Du 8 au 25 juillet 1998
Marseille
Friche de la Belle-de-Mai
Anne Denis sur Émulations
(2013)
Cette vingtaine d'images photographiques issues de foules s'accolent ou se séparent, tendent à faire bloc tout en se singularisant. Il s'agit, confusément, d'approcher la personne humaine, de révéler, depuis la chair, depuis l'épaisseur - et non à partir de traits expressifs - comment un être humain fait sens, comment, à travers l'anonymat, à travers la fluidification des traits distinctifs, un certain nœud d'humanité persiste et s'impose, en bloc.
Donc, d'un visage faire une face, où puissent se nouer l'appartenance à l'espèce humaine et un désir d'individualité.
En retour : une foule d'existences peu distinctes et pourtant singulières, une foule de personnes - devenue une foule d'images - qui obligerait le regard à un équilibre entre le balayage et l'attention pour chaque portrait, entre généralité et singularité.
Anne DENIS
Des individus à peine identifiables, des identités littéralement dissoutes, une sorte de degré zéro de l'humain, tels sont les attributs de ces visages dépourvus de toute singularité (Anne Denis).
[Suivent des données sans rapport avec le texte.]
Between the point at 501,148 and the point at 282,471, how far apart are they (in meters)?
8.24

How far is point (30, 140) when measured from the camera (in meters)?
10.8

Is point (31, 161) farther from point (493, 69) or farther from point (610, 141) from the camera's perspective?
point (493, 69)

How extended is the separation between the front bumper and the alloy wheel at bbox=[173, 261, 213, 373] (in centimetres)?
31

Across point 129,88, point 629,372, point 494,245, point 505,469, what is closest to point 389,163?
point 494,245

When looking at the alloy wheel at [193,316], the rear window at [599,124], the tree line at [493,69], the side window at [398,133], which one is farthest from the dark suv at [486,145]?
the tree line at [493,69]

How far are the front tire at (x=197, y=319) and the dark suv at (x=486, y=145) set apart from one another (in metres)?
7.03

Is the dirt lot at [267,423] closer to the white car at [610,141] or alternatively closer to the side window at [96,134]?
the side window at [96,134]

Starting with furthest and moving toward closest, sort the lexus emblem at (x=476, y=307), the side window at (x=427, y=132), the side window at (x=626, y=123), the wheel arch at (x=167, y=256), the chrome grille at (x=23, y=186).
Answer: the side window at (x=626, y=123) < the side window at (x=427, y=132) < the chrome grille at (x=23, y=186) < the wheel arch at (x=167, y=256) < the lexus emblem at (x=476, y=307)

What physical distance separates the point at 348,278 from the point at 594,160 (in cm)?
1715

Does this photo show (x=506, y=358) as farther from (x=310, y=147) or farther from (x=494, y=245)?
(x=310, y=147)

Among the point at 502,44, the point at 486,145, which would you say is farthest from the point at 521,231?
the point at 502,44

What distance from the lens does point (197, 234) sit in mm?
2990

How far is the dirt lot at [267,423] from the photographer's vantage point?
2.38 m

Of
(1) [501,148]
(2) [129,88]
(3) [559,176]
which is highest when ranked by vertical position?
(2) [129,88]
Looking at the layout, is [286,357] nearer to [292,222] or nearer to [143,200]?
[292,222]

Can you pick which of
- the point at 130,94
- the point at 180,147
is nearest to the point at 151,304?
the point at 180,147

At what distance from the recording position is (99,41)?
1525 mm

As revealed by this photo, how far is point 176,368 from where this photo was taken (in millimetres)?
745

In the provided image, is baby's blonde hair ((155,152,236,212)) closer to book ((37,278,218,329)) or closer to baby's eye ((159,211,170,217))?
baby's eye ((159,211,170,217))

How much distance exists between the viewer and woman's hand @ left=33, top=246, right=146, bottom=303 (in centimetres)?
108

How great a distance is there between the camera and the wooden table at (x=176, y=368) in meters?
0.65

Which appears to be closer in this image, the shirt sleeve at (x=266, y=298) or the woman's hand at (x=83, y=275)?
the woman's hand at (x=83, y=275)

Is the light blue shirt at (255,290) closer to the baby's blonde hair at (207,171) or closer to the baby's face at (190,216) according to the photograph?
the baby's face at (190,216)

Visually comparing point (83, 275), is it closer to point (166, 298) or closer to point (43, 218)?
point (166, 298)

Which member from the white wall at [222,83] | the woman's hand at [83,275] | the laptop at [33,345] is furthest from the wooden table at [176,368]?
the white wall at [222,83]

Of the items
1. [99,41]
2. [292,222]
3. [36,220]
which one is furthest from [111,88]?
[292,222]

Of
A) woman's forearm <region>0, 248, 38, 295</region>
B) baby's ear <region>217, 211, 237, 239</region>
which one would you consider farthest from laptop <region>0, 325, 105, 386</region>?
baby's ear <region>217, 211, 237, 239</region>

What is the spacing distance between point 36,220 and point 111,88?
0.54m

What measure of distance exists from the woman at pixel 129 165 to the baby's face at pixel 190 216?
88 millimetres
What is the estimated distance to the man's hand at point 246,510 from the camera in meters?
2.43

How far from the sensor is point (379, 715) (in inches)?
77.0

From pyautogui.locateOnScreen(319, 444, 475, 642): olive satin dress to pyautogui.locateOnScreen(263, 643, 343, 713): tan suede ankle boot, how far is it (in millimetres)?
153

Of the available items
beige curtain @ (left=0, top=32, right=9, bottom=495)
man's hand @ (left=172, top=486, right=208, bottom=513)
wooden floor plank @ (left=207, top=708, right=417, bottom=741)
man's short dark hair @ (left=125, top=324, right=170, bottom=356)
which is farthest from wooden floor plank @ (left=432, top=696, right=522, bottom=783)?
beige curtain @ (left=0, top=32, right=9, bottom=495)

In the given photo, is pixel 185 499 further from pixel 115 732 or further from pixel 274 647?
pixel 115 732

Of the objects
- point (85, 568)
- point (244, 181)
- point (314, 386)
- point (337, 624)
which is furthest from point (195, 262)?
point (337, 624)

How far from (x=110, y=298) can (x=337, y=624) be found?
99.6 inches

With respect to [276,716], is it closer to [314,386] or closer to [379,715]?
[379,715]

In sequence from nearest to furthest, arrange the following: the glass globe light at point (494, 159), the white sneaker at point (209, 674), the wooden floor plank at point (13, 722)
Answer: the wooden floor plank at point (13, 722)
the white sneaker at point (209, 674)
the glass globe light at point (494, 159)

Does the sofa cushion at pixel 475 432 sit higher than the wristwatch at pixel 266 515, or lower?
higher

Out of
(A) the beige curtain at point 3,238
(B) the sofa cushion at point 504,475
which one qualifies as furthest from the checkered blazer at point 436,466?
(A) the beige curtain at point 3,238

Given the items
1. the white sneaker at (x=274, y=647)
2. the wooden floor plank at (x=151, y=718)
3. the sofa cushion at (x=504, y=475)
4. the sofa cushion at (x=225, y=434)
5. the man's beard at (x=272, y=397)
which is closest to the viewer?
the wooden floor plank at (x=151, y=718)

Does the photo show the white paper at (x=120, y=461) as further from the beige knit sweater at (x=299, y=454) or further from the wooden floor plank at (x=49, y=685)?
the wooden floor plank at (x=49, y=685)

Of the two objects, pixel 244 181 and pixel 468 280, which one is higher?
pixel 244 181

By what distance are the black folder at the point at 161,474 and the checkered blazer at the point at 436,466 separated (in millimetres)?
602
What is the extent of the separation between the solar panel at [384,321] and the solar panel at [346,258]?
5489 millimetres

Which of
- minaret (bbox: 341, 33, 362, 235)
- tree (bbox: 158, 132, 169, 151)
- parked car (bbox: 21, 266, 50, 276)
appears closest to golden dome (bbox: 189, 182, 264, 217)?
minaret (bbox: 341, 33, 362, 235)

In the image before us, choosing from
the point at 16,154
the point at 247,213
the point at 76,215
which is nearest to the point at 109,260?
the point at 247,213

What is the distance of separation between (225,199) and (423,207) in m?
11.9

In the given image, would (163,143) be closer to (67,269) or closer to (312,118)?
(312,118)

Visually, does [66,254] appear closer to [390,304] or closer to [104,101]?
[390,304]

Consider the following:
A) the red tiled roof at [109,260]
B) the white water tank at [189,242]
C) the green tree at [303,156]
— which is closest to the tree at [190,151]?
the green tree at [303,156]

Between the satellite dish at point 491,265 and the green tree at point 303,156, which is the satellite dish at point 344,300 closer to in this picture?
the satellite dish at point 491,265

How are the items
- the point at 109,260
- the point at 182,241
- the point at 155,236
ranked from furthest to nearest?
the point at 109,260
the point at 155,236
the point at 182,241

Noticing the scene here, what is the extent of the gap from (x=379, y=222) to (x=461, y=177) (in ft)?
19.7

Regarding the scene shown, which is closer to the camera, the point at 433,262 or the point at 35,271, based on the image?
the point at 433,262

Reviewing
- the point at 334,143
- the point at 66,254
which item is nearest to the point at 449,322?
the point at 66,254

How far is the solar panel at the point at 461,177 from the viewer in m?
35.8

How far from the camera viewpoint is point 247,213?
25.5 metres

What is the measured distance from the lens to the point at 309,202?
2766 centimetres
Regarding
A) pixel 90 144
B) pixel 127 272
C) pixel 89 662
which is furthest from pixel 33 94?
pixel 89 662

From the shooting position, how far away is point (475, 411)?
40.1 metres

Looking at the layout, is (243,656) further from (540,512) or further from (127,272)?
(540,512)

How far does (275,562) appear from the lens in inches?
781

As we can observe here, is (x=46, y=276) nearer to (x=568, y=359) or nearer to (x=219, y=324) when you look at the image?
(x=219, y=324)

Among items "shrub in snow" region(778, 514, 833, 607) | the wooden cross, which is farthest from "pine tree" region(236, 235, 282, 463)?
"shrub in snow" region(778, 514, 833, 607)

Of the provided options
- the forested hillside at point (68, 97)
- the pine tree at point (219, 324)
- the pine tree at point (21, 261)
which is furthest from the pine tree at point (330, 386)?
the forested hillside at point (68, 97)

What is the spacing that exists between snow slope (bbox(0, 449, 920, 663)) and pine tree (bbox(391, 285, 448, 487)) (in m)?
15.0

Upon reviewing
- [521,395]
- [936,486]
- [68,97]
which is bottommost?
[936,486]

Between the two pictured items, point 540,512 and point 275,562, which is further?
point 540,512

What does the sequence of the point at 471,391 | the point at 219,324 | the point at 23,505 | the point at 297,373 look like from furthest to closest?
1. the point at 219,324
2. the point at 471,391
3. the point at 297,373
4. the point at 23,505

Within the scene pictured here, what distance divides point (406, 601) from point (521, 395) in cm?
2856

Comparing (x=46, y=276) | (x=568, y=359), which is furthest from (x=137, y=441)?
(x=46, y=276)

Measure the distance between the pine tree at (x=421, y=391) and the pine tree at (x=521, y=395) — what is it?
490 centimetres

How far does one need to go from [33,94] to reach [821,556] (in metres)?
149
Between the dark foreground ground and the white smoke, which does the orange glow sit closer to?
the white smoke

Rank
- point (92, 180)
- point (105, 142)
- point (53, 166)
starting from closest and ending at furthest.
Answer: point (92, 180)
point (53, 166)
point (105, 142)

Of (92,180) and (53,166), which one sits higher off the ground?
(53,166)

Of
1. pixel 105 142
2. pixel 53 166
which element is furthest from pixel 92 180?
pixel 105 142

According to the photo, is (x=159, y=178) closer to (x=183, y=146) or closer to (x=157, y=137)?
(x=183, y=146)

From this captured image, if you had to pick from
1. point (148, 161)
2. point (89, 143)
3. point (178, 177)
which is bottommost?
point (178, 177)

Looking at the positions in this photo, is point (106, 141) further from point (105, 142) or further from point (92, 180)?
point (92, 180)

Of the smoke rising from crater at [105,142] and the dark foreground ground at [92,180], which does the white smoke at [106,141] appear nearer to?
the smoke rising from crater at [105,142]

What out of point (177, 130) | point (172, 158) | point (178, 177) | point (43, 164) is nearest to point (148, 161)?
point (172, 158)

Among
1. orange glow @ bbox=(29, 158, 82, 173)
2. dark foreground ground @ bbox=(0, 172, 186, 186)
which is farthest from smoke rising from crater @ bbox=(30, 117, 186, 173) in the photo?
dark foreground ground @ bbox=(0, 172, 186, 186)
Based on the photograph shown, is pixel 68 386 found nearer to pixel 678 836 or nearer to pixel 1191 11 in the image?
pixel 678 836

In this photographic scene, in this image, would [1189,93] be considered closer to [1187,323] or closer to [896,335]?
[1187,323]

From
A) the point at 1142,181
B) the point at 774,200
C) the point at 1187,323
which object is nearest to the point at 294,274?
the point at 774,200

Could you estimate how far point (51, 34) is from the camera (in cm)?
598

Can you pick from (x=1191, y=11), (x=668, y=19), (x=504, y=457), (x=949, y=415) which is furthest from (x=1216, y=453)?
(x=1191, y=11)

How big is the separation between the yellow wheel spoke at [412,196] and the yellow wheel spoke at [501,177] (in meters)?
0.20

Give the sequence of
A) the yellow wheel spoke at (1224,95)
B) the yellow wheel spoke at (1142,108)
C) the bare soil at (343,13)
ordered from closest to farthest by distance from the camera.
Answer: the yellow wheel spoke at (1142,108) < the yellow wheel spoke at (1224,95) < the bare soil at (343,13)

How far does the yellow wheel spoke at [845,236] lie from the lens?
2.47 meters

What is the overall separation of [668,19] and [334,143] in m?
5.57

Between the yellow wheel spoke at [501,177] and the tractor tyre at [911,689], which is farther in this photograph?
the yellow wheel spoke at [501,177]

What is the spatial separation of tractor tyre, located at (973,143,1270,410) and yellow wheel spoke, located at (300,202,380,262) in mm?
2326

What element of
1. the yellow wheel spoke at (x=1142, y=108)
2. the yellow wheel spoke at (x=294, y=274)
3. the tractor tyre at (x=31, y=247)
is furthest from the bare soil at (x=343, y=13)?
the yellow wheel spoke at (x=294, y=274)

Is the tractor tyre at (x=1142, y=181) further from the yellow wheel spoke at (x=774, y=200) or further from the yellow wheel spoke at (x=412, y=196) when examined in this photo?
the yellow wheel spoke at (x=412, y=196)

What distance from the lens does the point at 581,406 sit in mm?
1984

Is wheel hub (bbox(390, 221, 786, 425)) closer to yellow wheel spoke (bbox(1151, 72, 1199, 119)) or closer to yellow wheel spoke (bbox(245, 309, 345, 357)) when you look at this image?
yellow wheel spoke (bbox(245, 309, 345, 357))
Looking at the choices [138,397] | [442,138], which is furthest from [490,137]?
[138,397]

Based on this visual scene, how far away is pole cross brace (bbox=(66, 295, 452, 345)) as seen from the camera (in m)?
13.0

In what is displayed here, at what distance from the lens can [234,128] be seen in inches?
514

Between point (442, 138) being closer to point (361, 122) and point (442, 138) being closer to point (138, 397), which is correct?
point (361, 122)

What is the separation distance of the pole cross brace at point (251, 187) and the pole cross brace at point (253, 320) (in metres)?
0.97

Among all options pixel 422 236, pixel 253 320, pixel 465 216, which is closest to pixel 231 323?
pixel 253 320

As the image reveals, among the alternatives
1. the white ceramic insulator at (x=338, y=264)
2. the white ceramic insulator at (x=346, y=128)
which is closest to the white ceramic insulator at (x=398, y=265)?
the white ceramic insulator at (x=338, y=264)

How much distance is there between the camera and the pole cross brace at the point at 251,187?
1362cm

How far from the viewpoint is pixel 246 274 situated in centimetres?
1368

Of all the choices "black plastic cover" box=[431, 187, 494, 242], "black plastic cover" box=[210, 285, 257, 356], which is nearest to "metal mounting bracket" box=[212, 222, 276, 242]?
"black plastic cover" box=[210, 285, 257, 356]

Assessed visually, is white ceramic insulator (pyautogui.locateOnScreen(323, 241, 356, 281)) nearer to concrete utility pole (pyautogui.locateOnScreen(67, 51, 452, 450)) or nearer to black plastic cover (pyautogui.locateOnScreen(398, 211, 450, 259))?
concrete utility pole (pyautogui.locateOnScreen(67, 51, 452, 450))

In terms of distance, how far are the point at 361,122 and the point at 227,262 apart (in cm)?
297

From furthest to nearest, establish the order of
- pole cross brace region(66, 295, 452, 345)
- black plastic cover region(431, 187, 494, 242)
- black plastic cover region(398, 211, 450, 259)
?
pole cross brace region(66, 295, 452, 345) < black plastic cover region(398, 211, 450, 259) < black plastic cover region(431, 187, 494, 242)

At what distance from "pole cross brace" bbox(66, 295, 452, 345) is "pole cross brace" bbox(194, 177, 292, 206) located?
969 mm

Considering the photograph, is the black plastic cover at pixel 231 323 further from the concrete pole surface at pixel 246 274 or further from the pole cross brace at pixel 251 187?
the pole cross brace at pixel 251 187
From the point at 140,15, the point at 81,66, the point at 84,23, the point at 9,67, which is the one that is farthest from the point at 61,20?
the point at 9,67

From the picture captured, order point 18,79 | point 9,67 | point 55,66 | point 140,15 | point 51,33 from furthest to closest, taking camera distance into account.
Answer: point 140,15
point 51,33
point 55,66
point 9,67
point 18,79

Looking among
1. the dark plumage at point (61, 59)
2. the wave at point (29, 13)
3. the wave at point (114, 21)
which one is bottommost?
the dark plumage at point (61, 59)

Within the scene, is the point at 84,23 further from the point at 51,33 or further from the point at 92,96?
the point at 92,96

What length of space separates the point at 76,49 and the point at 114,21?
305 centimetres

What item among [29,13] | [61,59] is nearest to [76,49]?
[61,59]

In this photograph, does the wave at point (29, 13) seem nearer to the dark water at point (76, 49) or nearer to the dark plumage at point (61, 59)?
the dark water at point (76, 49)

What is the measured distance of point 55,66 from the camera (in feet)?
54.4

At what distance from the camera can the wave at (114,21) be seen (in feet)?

Le processus d'effacement et d'érosion auquel ces visages ont été soumis constitue une forme de laminage de tout ce qui fait relief chez le sujet L'opération en question consiste à photographier une foule, puis à isoler sur la pellicule un visage que l'on agrandit jusqu'à le rendre méconnaissable. Si l'agrandissement du visage sélectionné simule un rapprochement du spectateur et du sujet de la représentation, il provoque en réalité un éloignement. Plus on s'approche de l'individu, plus il s'éloigne, s'étiole et disparaît dans la matière photographique. Si proche de l'autre, mais si loin de tout ce qui le caractérise en tant qu'individu, telle pourrait être la devise de ces images. Au regard de cet impératif catégorique de la mise à distance, sous le coup duquel se trouve le visage d'autrui, la photographie est impitoyable.